— Begin —

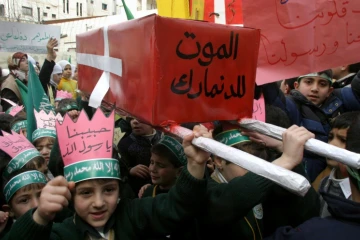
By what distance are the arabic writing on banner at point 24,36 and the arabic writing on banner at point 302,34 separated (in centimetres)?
530

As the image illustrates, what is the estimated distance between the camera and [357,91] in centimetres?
304

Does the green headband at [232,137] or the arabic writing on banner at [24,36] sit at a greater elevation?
the arabic writing on banner at [24,36]

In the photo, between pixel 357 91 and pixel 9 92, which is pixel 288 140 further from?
pixel 9 92

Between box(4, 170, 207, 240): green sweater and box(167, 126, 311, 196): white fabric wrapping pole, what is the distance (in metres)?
0.26

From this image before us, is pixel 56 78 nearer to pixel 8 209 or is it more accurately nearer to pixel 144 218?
pixel 8 209

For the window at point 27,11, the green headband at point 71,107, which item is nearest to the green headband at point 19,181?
Result: the green headband at point 71,107

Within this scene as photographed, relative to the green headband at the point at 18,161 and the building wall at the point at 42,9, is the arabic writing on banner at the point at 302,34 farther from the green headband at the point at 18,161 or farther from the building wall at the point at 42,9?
the building wall at the point at 42,9

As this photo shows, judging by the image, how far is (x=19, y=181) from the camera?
1.91 metres

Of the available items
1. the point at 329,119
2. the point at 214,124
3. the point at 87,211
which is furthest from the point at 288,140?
the point at 329,119

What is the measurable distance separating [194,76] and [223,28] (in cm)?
20

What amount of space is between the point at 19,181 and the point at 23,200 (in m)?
0.09

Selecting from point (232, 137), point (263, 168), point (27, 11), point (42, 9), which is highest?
point (42, 9)

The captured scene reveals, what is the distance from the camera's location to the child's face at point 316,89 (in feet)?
10.1

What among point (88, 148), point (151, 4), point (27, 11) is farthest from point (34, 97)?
point (27, 11)
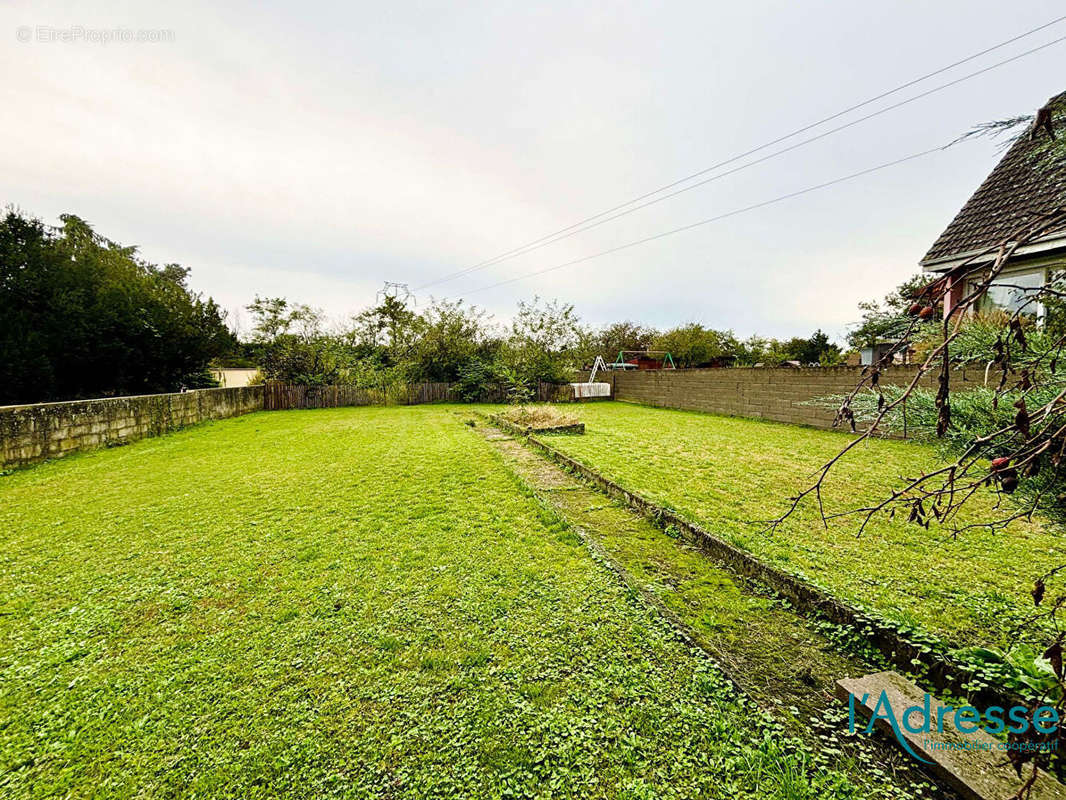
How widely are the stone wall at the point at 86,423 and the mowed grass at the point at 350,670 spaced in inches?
112

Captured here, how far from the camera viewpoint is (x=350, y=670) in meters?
1.87

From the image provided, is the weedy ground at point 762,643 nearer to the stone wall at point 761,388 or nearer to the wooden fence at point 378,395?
the stone wall at point 761,388

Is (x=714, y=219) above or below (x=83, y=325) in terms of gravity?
above

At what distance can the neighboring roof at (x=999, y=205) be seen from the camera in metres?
6.14

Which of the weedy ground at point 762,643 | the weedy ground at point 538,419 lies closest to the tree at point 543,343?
the weedy ground at point 538,419

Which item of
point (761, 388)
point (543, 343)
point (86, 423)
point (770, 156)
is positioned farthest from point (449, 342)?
point (770, 156)

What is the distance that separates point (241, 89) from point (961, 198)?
539 inches

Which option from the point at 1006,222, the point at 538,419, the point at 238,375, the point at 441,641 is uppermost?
the point at 1006,222

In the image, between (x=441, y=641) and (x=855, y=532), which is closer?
(x=441, y=641)

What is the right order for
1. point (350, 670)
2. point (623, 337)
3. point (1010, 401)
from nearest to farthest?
point (1010, 401)
point (350, 670)
point (623, 337)

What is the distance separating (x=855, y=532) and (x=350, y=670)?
3623mm

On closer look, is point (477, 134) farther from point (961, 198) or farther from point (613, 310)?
point (613, 310)

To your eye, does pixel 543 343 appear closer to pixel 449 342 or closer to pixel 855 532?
pixel 449 342

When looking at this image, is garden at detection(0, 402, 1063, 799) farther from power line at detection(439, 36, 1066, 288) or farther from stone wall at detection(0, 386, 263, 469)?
power line at detection(439, 36, 1066, 288)
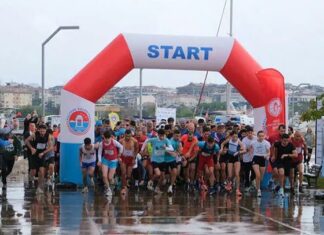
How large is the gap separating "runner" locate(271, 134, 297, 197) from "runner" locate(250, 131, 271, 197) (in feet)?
0.95

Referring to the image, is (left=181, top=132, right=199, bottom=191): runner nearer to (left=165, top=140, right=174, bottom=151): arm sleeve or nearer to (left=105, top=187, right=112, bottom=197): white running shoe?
(left=165, top=140, right=174, bottom=151): arm sleeve

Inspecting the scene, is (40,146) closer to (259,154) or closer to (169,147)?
(169,147)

— End —

_WHAT NEEDS TO BE DONE_. Reproduce every line of the listing above word for word, leaving out the pictures.

_FINISHED EXERCISE_.
By what distance are the arabic writing on banner at point 24,36 and the arabic writing on banner at point 302,34 separated (in centimetres)?
530

As the image illustrates, what is the estimated distance between the camera and [357,91] in centimetres?
304

Does the green headband at [232,137] or the arabic writing on banner at [24,36] sit at a greater elevation?
the arabic writing on banner at [24,36]

In the photo, between pixel 357 91 and pixel 9 92, which is pixel 288 140 further from?
pixel 9 92

Between box(4, 170, 207, 240): green sweater and box(167, 126, 311, 196): white fabric wrapping pole, what is the distance (in metres)?
0.26

From this image before us, is pixel 56 78 nearer to pixel 8 209 or is it more accurately nearer to pixel 144 218?
pixel 8 209

For the window at point 27,11, the green headband at point 71,107, which item is nearest to the green headband at point 19,181?
Result: the green headband at point 71,107

Within this scene as photographed, relative to the green headband at the point at 18,161 and the building wall at the point at 42,9, is the arabic writing on banner at the point at 302,34 farther from the green headband at the point at 18,161 or farther from the building wall at the point at 42,9?
the building wall at the point at 42,9

As this photo shows, judging by the image, how far is (x=19, y=181) from the camera?
1.91 metres

Of the available items
1. the point at 329,119
2. the point at 214,124
3. the point at 87,211
which is furthest from the point at 288,140?
the point at 329,119

What is the measurable distance separating [194,76] and [223,28] (in cm)?
20

What amount of space is between the point at 19,181 and the point at 23,200 (in m)?
0.09

Selecting from point (232, 137), point (263, 168), point (27, 11), point (42, 9), which is highest?
point (42, 9)

The captured scene reveals, what is the distance from the camera's location to the child's face at point 316,89 (in feet)?
10.1

What among point (88, 148), point (151, 4), point (27, 11) is farthest from point (34, 97)?
point (27, 11)
How widely are the stone wall at the point at 86,423 and the mowed grass at the point at 350,670 spaced in inches?
112

Captured here, how far from the camera viewpoint is (x=350, y=670) in meters?
1.87

From the image provided, is the weedy ground at point 762,643 nearer to the stone wall at point 761,388 or nearer to the wooden fence at point 378,395?
the stone wall at point 761,388

Is (x=714, y=219) above or below (x=83, y=325) in terms of gravity?
above

At what distance can the neighboring roof at (x=999, y=205) be seen from the camera in metres?
6.14

Which of the weedy ground at point 762,643 | the weedy ground at point 538,419 lies closest to the tree at point 543,343?
the weedy ground at point 538,419

Which item of
point (761, 388)
point (543, 343)
point (86, 423)
point (770, 156)
is positioned farthest from point (449, 342)?
point (770, 156)

What is the distance that separates point (241, 89) from point (961, 198)?
539 inches

Which option from the point at 1006,222, the point at 538,419, the point at 238,375, the point at 441,641 is uppermost?
the point at 1006,222

In the image, between (x=441, y=641) and (x=855, y=532), which is closer?
(x=441, y=641)

What is the right order for
1. point (350, 670)
2. point (623, 337)
3. point (1010, 401)
from nearest to farthest?
point (1010, 401)
point (350, 670)
point (623, 337)

What is the distance separating (x=855, y=532) and (x=350, y=670)?
3623mm

On closer look, is point (477, 134) farther from point (961, 198) or farther from point (613, 310)?
point (613, 310)

To your eye, does pixel 543 343 appear closer to pixel 449 342 or closer to pixel 855 532?
pixel 449 342

When looking at this image, is garden at detection(0, 402, 1063, 799) farther from power line at detection(439, 36, 1066, 288) or farther from stone wall at detection(0, 386, 263, 469)?
power line at detection(439, 36, 1066, 288)
How large is the gap separating "runner" locate(271, 134, 297, 197) from "runner" locate(250, 131, 271, 197) (in feet)?
0.95

Referring to the image, is (left=181, top=132, right=199, bottom=191): runner nearer to (left=165, top=140, right=174, bottom=151): arm sleeve or nearer to (left=105, top=187, right=112, bottom=197): white running shoe?
(left=165, top=140, right=174, bottom=151): arm sleeve

Inspecting the scene, is (40,146) closer to (259,154) or closer to (169,147)?
(169,147)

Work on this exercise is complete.